“I’m not creating a discussion saying you have to accept women who have hair, I’m saying you have to accept women for choosing what they want to do. Period.”
As a first-generation Pakistani-American, 20-year-old artist Ayqa Khan straddles two very different worlds. Based in New York, Khan spent a lot of time in her mother’s beauty salon, learning how to wax and thread for local South Asian women. But in school, life could often be a minefield of cultural contradictions, where “expressing yourself” meant side-stepping the traditional values so strongly touted at home.
“My mum and dad are pretty conservative,” said Ayqa. “When it comes to dress code, I can’t wear shorts and tank-tops. When you’re in high school and all your friends are white, they’re like why are you wearing pants when it’s 90 degrees?”
In her latest series of illustrations, Ayqa explores the first-generation immigrant experience, combining her love for traditional henna and textile patterns with a wholly unconventional approach to Asian feminine beauty.

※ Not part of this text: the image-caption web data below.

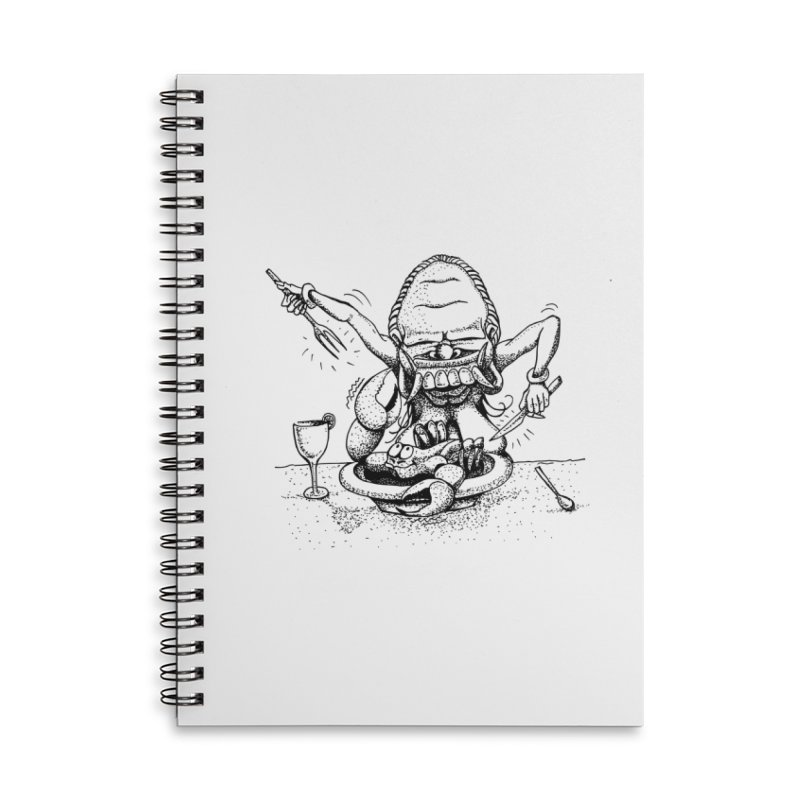 Celuluk Cancer Accessories Lined Spiral Notebook by DuMBSTRaCK CLoTH iNK PROJECT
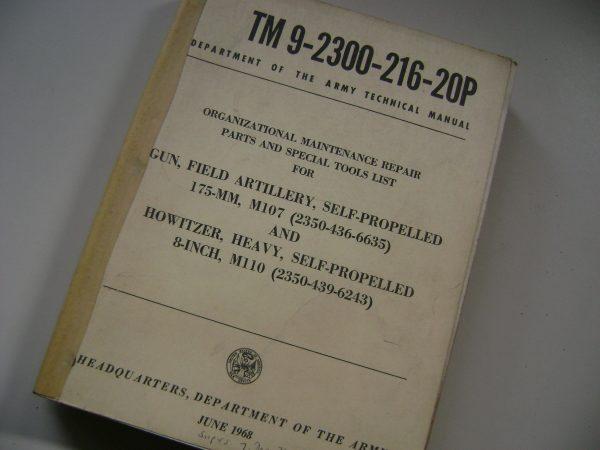Post War Books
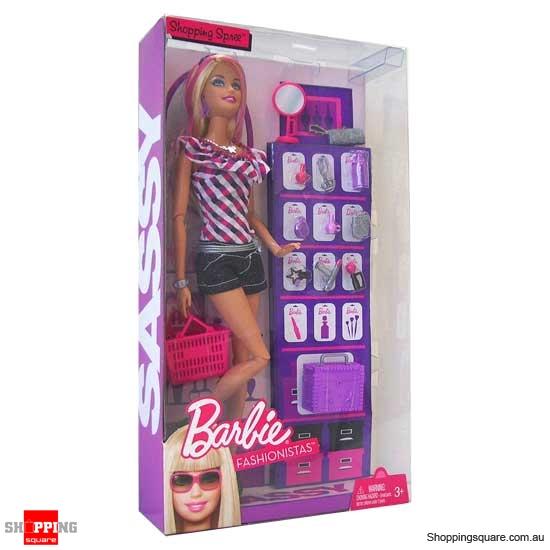 Barbie fashionistas sassy shops for makeup doll 3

“I had my parents and my siblings telling me that my body hair is disgusting and unfeminine, and that I looked dirty. That affects your mental health.”
Her art features women dressed in sneakers, niqabs, bangles, swimsuits and birthday suits, all covered in thick black body hair.
“I’m sure a lot of (South Asian) girls can relate to this: we have a lot of body hair,” she said. “My body hair in particular is very thick. I had my parents and my siblings telling me that my body hair is disgusting and unfeminine, and that I looked dirty. That affects your mental health.”
“What am I taking too far, when this is my reality?”
For Ayqa, her art asks young women like herself to question why they remove their body hair in the first place.
“Just breathe, it’s okay,” Ayqa said, referring to the message behind her work. “You don’t have to feel this pressure to look a certain way.”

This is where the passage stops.